» **Extracted data entries**

/---

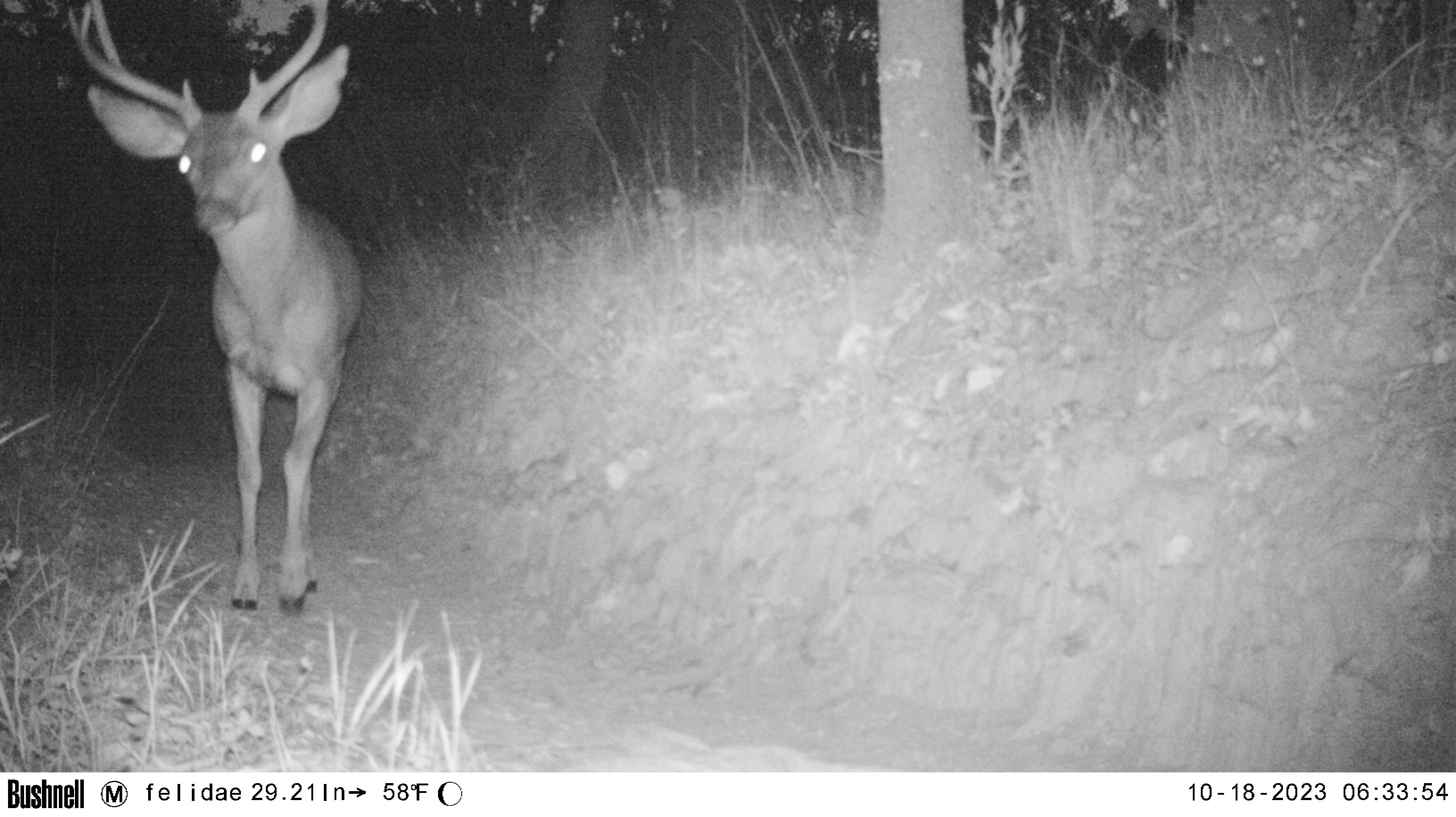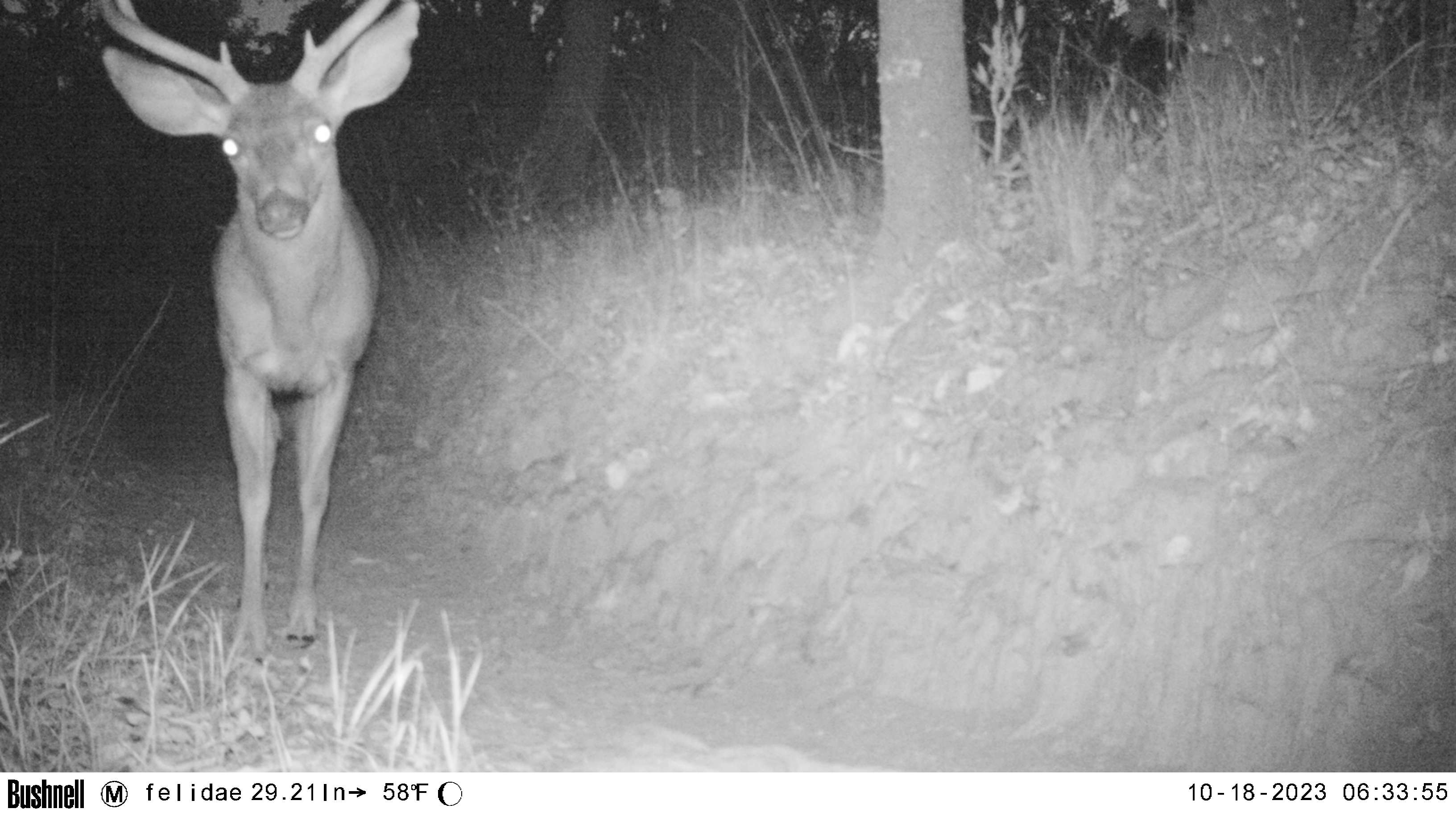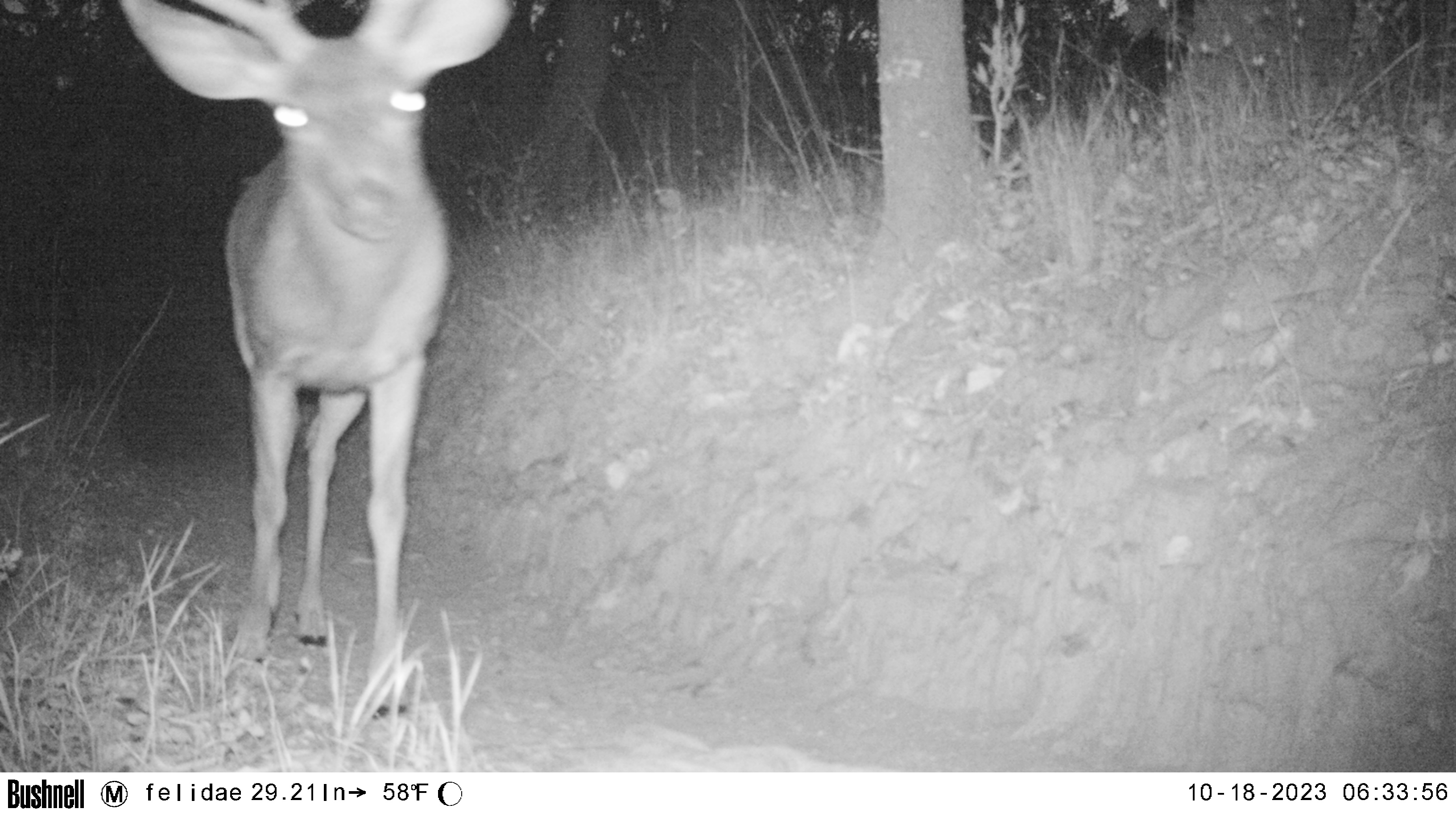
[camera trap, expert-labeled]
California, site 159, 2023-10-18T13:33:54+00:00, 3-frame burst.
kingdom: Animalia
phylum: Chordata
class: Mammalia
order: Artiodactyla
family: Cervidae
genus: Odocoileus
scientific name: Odocoileus hemionus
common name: mule deer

\---

» **Exercise goal**
Please give the data again in full, exactly as written, but without any images.

» **Response box**
[camera trap, expert-labeled]
California, site 159, 2023-10-18T13:33:54+00:00, 3-frame burst.
kingdom: Animalia
phylum: Chordata
class: Mammalia
order: Artiodactyla
family: Cervidae
genus: Odocoileus
scientific name: Odocoileus hemionus
common name: mule deer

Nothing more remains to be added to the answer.